Vast distances, pastel-colored spires, bright sun, rocks, fossils, fragile flowers, and a fascinating geologic and paleontology history make Badlands National Park  one of the most awe-inspiring sites in South Dakota. Over 64,000 acres in the park are designated wilderness areas. The two wilderness units in the park include the Sage Creek Wilderness, accessible from the Sage Creek Rim Road  or Sage Creek Campground , and the Conata Basin, which is accessible via Conata Road and the Conata picnic area south of Dillon Pass.
There are no established trails in the wilderness areas, though hiking is encouraged.
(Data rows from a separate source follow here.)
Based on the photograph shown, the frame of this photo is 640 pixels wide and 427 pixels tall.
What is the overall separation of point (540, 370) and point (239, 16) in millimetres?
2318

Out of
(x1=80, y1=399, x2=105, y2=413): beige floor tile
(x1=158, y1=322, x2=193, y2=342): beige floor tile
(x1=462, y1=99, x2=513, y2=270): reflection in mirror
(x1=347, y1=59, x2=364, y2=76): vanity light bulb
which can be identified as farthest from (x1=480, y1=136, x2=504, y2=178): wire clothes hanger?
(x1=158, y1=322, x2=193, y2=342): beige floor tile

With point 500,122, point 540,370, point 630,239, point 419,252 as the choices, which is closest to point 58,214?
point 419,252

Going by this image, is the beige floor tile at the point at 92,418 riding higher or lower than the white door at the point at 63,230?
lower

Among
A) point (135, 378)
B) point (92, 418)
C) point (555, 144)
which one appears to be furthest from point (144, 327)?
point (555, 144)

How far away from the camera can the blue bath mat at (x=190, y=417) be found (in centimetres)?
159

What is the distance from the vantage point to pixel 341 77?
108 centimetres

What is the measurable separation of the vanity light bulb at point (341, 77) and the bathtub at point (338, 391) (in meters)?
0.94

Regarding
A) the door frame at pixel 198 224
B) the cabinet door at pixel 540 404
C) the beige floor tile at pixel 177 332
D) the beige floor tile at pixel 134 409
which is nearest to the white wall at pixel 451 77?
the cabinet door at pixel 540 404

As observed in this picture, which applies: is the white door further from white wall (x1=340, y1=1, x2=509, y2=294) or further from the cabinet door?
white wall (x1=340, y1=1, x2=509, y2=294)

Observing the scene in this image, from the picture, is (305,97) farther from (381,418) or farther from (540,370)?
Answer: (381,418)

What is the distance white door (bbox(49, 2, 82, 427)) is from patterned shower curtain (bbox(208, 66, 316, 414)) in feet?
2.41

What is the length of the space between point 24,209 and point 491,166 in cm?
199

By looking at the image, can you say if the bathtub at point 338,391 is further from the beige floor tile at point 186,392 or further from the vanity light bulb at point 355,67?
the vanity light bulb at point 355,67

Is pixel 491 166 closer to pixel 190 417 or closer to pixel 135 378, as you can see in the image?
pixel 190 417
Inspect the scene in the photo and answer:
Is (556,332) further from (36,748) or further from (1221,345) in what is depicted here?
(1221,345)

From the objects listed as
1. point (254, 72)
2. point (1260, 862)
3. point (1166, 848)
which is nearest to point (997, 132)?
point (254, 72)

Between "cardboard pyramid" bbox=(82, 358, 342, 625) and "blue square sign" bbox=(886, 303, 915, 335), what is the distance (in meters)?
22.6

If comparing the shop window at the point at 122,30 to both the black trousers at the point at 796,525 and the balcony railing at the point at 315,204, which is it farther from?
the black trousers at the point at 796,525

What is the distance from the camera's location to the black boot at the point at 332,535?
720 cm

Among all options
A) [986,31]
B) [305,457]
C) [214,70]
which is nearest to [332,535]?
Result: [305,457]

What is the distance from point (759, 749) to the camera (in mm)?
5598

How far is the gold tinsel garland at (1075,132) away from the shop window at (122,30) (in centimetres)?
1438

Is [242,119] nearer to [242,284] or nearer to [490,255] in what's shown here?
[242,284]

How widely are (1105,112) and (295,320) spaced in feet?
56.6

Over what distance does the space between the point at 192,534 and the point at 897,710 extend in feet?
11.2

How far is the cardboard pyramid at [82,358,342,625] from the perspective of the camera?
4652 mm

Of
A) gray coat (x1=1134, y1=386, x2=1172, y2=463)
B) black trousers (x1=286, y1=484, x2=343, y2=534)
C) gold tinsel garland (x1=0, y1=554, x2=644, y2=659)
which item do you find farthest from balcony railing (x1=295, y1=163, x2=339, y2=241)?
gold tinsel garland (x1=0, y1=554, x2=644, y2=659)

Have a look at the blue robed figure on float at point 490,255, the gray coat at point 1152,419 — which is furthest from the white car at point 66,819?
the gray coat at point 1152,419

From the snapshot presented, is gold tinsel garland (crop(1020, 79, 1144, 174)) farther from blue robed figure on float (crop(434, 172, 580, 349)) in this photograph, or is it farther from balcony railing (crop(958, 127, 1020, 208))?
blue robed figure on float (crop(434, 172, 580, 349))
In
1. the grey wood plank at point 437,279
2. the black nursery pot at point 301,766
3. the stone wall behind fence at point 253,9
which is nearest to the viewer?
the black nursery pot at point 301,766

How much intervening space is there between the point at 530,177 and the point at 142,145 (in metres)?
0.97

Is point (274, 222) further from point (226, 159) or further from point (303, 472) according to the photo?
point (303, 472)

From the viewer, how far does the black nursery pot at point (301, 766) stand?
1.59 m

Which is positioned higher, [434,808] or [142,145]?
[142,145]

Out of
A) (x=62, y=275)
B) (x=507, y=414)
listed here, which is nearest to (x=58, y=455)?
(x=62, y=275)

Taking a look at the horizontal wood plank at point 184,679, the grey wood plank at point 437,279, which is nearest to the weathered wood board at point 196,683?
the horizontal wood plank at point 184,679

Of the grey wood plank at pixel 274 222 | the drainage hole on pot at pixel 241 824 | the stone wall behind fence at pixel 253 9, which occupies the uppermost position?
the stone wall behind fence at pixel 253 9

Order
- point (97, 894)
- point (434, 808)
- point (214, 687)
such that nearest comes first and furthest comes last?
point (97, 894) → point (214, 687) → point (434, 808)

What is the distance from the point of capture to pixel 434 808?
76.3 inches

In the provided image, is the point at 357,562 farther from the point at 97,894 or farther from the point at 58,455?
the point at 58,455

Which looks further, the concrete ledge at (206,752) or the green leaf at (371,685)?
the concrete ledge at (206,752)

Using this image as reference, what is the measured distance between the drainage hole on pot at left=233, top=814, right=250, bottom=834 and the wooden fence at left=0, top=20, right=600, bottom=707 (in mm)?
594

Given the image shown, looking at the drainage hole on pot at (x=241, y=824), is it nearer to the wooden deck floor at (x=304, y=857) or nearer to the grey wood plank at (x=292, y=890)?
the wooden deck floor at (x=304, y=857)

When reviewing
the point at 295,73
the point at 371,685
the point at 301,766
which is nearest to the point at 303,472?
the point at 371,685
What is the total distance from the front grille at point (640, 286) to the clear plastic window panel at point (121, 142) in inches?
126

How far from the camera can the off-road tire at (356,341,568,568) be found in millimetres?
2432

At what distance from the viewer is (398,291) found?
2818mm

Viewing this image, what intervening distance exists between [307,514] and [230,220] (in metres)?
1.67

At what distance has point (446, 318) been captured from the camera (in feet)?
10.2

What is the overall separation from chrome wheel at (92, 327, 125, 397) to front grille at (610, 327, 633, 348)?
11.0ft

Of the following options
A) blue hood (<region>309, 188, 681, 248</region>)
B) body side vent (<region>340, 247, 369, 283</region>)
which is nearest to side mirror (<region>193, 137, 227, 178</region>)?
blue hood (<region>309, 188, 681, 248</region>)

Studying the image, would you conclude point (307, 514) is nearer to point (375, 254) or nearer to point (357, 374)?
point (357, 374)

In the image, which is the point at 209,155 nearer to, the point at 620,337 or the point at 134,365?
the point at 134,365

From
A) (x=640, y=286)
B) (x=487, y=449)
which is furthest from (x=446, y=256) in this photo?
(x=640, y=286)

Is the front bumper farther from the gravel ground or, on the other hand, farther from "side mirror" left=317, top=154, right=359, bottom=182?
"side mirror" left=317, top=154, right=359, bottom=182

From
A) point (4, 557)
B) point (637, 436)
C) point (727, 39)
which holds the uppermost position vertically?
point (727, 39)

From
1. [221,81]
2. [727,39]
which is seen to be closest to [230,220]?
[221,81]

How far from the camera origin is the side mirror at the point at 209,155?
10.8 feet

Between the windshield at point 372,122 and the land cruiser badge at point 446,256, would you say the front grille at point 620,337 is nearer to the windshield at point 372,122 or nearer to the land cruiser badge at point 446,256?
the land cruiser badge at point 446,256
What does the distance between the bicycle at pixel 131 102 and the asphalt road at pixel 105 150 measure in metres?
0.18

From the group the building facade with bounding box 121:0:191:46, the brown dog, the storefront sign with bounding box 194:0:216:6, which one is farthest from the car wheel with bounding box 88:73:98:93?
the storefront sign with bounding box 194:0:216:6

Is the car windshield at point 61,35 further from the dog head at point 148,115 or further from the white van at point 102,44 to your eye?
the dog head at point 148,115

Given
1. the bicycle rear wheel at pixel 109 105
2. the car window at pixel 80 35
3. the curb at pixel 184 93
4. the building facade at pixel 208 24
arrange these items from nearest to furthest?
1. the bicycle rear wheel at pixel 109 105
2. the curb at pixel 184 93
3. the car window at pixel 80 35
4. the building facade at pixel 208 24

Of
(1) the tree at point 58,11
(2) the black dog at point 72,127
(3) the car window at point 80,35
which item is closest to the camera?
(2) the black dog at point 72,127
Feel free to follow the paths carved by the bison or follow personal whimsy as you wander the grasslands and Badlands formations. Enjoy the beauty of the region but be very careful of drop-offs. Erosion has left a lot of loose, unstable soil and you could find yourself sliding off the edge of a cliff.
If you are planning on spending some time in the park, camping is allowed anywhere that is at least a half-mile away from any road or trail and is not visible from park roads. Keep in mind that prairie grasses grow tall and with hot temperatures and strong winds, fire danger in the park is frequently high. Campfires are not allowed anywhere in the park. Backpacking stoves are allowed.
Backpacking this region is best in spring and fall, but those are also times when park usage is pretty low and there won’t be many folks in the vicinity should you run into difficulty. The Badlands are remote and surrounded by high pinnacles that frequently block the use of cell phones. For your safety, stop by the visitors center and let the rangers know your plans.